Source document:
★ ★ ★

Here is where it starts to get a little bit ugly. A few weeks into the new year I discover she had unblocked me from facebook. I'm a logical person, I take a week to mull it over and come to the conclusion the only reason she would unblock me is if she was ready to start talking to me again. I look up her profile and see her emo display picture. She looked so sad and spectaculary beautiful at the same time that my heart sank. I send her a joking message along the lines of "hey, whats up with the sad display picture? have you taken up a part time modeling job? why did you unblock me? cheer up buttercup, you're living the dream!" 24 hours pass with no response. Once again the resentment reers it's ugly head. I send another message just asking why she would unblock me only to ignore me. A few more days go by until finally she does something that pushes me over the line into hate territory. She changes her display picture to her smiling in a restaurant with some other guy. I see it on my phone at 7am on the way to work and my emotions take over. I restain myself as best as I could and simply said "do me a favour and block me again. I don't want to see this ****. thanks for the complete mind ****".

★ ★ ★

Given material:
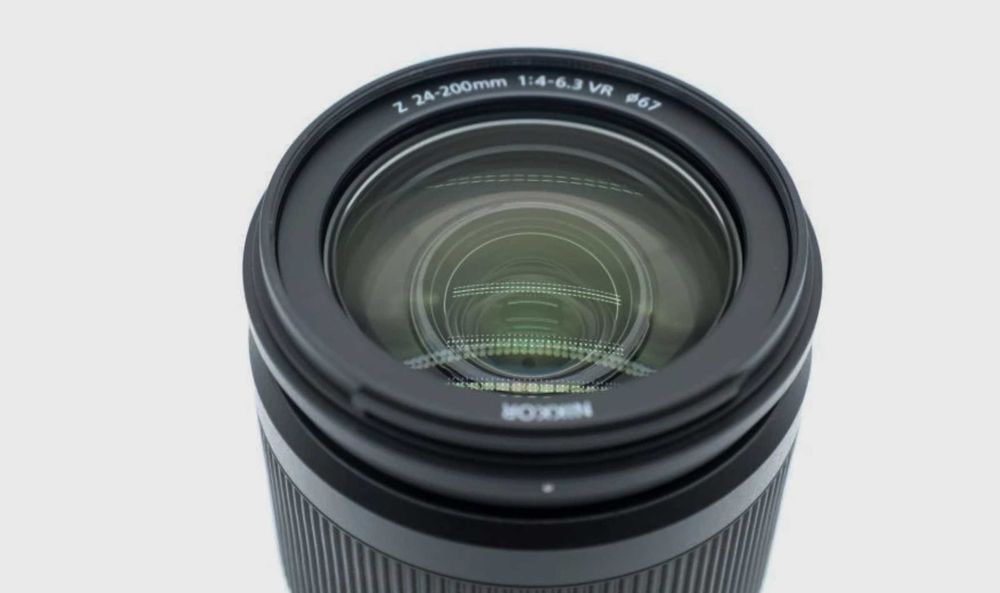 Nikon Z 24-200mm Obiectiv Foto Mirrorless F4-6.3 VR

★ ★ ★

Activity 1:
In the story about the Facebook messages, when did the narrator see the new display picture of her smiling in a restaurant with another guy?
Activity 2:
Pick up the story about being unblocked on Facebook right after its final message and keep it going.

Response 1:
At 7am, on the way to work.

Response 2:
 

Of course after ignoring me for a week she finally has 2 minutes to respond to that. Her reasoning? "i'm sorry if i caused you any pain. that's my co worker and one of my best friends. he has been my support system throughout all of this. i didn't mean to mind **** you. I unblocked you because i thought we could start to regain normalcy. I've been busy and sick so thats why i didn't respond" Ain't that some ****? "normalcy"..."support system" for the dumper? I can't just ignore a message like that. I'm firmly over the love/hate line at this point and send her another message a few hours later caling her out on her bull****. Later that night she messages me telling me she cant deal with the pain I'm causing her and to not contact her again until I can do it without caring if she responds. I tell her that means she'll never hear from me again since my feelings for her were genuine and to have a nice life. I thought that was the end. I felt like I had finally obtained some closure.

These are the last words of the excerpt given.